• _Задание A_
Какой ряд речений со словом «дух» приведен в отрывке о значениях этого слова в порядке возрастающей отвлеченности?
• _Задание B_
Продолжите рассуждение о значениях слова «дух» после его последней фразы.

• _Цитируемый отрывок_
>>>

Второе значение – дух как обособленное явление, как личность – могло зародиться лишь непосредственно в слове «дух», и именно в том его состоянии, когда слово «дух» уже управляло родительным падежом. Речение «дух тьмы» образовано по типу «дух кротости», то есть по типу эманативному; весь ряд можно представить так, в порядке возрастающей отвлеченности: «дух березы» – «дух законов» – «дух кротости» – «дух тьмы». «Дух тьмы» – родной брат «духу кротости», но глубоко отличается от него тем, что речение «дух кротости» имеет целью указать единственно происхождение (а тем – и характер) данного «духа», подобно «духу березы», тогда как в речении «дух тьмы» этот первоначальный смысл родительного падежа уже значительно стерся и на первый план выступила та вторая особенность запаха – его оформленность. «Дух тьмы» – существо, правда, порожденное тьмою, но прежде всего – существо, личность. И опять Пушкин с необыкновенной чуткостью подметил эту бледную грань в развитии слова «дух» – его переход от эманативного смысла к персональному; он прямо употребляет речение: «дух» с родительным падежом – в значении «личность»:
Дух отрицанья, дух сомненья
На духа чистого взирал.
В Евангелии от Иоанна сказано: «Когда же приидет… Дух истины, который от Отца исходит, Он будет свидетельствовать о Мне». Здесь как бы на наших глазах совершается воплощение Духа истины; по происхождению он – эманация Бога, в бытии же – личность.

<<<

• _Выборка записей_
>>>

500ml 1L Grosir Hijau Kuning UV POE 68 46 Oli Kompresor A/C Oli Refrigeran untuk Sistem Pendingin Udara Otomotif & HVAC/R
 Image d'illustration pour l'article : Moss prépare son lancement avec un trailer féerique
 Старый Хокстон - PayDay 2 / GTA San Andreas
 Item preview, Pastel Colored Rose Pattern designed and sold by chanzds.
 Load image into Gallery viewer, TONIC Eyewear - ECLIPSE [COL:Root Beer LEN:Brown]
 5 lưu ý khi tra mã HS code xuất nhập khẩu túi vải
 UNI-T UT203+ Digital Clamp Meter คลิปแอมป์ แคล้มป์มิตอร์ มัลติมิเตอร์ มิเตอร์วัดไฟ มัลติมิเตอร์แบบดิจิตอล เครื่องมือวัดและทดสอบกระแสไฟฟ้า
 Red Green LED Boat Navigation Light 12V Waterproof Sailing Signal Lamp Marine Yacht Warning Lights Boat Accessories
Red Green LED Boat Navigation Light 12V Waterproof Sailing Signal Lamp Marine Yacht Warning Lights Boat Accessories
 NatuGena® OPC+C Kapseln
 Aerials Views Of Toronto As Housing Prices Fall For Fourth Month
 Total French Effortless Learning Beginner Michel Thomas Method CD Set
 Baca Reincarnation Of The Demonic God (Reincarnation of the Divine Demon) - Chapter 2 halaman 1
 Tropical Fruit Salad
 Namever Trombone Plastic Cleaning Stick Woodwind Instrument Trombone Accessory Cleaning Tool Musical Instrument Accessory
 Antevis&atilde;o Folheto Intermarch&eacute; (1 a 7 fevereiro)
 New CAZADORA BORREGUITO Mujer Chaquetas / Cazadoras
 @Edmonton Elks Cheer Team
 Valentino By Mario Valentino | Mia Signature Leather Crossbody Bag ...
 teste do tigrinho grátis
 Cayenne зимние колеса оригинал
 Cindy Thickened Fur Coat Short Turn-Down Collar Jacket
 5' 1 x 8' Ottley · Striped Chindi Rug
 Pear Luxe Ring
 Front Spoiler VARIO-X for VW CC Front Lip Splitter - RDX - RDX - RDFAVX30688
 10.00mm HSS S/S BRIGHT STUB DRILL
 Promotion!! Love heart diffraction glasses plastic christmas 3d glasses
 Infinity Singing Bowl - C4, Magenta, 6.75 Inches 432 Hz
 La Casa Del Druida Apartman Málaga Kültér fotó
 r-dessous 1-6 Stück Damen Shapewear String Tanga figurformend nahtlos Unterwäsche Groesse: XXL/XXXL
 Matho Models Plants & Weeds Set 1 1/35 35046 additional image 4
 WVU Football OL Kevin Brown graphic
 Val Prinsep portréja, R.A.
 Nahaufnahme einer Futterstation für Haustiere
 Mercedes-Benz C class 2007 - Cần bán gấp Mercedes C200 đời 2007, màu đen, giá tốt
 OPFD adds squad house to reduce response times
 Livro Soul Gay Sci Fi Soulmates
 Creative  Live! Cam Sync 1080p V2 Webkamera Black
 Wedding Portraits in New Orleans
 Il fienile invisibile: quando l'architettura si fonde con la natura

<<<

• _Ответ A_
«Дух березы» – «дух законов» – «дух кротости» – «дух тьмы».

• _Ответ B_
Так в результате долгого и глубокого развития дух приблизился к моменту своего воплощения, сохранив, однако, всю так трудно завоеванную им невещественность. Ему оставалось теперь сделать еще только последний шаг: отчетливо раздвоиться в своем познанном чудесном естестве – на дух-абстракцию и дух-личность, на дух как высшую, абсолютно бесплотную энергию, и дух как абсолютно же бесплотное существо sui generis. В любом противопоставлении духа плоти дан первый полюс духа – его чистая умопостигаемость в отличие от чистой же вещественности тела, а в слове «духовидец» дан второй полюс – дух, облеченный личной формою и оттого по крайней мере зримый. Так говорится: «вызывать духов», «дух» в значении «призрак», «привидение», у Пушкина «чистый дух» вместо «ангел»; «нечистый дух», «злой дух» и т. п. Этот олицетворенный «дух» имеет общего с духом-силою только бесплотность, да еще некоторую долю могущества, проистекающую, впрочем, не из его сущности, а именно из его минимальной вещественности, которая делает его неуязвимым для смертных. Духличность (ангел, демон) мыслится, конечно, прикрепленным в каждое данное мгновение к определенному месту в пространстве – по закону всякого индивидуального бытия. Напротив, дух как сила универсален. Он мыслится как высочайшее и оттого лишенное какой бы то ни было конкретной определенности, неиссякаемо-действенное начало, мировой принцип жизни и движения. В этом смысле евангелист Иоанн дал наивысшее истолкование слову «дух», написав: «Дух есть Бог». То же представление очень тонко выразил Державин:
Дух, всюду сущий и единый,
Кому нет места и причины,
Кого никто постичь не мог,
Кто все собою наполняет,
Объемлет, зиждет, сохраняет,
Кого мы называем – Бог.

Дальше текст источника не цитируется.